Don’t run this function directly. To get a Phase-type density on a finite chromosome, use
tractlength_histogram_windowed()setting density=True.
- __init__(migration_matrix, rho=1)#
Initializes the PhTMonoecious object by constructing the transition matrix and the initial state of the Phase-Type distribution.

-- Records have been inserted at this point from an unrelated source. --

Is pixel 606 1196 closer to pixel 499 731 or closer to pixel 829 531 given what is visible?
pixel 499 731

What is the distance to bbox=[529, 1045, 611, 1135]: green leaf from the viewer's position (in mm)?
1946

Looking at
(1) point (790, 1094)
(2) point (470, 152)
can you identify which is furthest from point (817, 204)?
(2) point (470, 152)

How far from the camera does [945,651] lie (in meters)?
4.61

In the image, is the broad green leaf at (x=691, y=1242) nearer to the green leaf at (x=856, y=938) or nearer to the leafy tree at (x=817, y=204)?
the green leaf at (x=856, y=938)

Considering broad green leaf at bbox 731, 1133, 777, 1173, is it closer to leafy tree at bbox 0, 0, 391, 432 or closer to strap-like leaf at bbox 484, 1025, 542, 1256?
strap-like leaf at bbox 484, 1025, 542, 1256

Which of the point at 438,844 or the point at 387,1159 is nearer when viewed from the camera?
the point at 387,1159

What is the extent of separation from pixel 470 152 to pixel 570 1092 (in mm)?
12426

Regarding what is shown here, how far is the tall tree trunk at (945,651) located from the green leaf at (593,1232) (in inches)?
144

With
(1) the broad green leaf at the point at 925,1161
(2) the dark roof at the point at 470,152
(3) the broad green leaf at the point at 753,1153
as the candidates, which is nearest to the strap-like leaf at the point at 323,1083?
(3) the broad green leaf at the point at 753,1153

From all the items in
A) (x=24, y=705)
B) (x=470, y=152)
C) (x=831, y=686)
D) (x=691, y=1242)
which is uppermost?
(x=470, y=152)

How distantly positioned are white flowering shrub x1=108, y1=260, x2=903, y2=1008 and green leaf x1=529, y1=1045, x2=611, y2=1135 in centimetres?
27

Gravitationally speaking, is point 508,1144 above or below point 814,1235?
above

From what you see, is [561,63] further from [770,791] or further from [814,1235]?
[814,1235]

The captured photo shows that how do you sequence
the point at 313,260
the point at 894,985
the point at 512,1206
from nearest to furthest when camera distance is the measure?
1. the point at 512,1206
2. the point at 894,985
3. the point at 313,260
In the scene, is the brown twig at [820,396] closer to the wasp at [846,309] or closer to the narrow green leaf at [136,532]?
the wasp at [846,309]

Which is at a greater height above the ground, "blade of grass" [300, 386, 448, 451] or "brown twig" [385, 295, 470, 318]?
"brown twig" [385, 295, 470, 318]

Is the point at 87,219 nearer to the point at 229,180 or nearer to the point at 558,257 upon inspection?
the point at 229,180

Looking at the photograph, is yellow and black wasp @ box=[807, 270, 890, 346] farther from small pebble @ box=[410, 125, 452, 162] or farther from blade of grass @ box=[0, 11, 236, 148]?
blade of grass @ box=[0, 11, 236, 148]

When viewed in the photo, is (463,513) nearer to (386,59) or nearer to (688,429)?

- distribution_scaling_factor(population_number)#
Computes the scaling factor to transform the CDF values into counts.
- Parameters:
population_number (
int) – The index of the population of interest whose tract length distribution has to be computed. An integer from 0 to the number of populations - 1, corresponding to the column of the migration matrix.- Returns:
The scaling factor to transform the CDF values into counts.
- Return type:
float
- get_equilibrium_distribution()#
Computes the equilibrium distribution of the Monoecious Phase-type model.
- Returns:
The equilibrium distribution of the Monoecious Phase-type model.
- Return type:
npt.ArrayLike
- get_transition_matrix()#
Computes the transition matrix of the Monoecious Phase-type model.
- Returns:
The transition matrix of the Monoecious Phase-type model. Each entry \((i,j)\) corresponds to the transition rate from state \(i\) to state \(j\).
- Return type:
npt.ArrayLike
- tract_length_histogram_multi_windowed(population_number, bins, chrom_lengths)#
Calculates the tract length histogram on multiple chromosomes of different lengths.
- Parameters:
population_number (
int) – The index of the population of interest whose tract length distribution has to be computed. An integer from 0 to the number of populations - 1, corresponding to the column of the migration matrix.bins (
Union[Buffer,_SupportsArray[dtype[Any]],_NestedSequence[_SupportsArray[dtype[Any]]],bool,int,float,complex,str,bytes,_NestedSequence[bool|int|float|complex|str|bytes]]) – A point grid where the histogram has to be computed. The same grid is used for all chromosomes, and should be defined on the interval (0, max(chrom_lengths)).chrom_lengths (
Union[Buffer,_SupportsArray[dtype[Any]],_NestedSequence[_SupportsArray[dtype[Any]]],bool,int,float,complex,str,bytes,_NestedSequence[bool|int|float|complex|str|bytes]]) – A list of chromosome lengths.
- Returns:
The histogram values on the intervals defined by bins, summed across all chromosomes.
- Return type:
Union[Buffer,_SupportsArray[dtype[Any]],_NestedSequence[_SupportsArray[dtype[Any]]],bool,int,float,complex,str,bytes,_NestedSequence[bool|int|float|complex|str|bytes]]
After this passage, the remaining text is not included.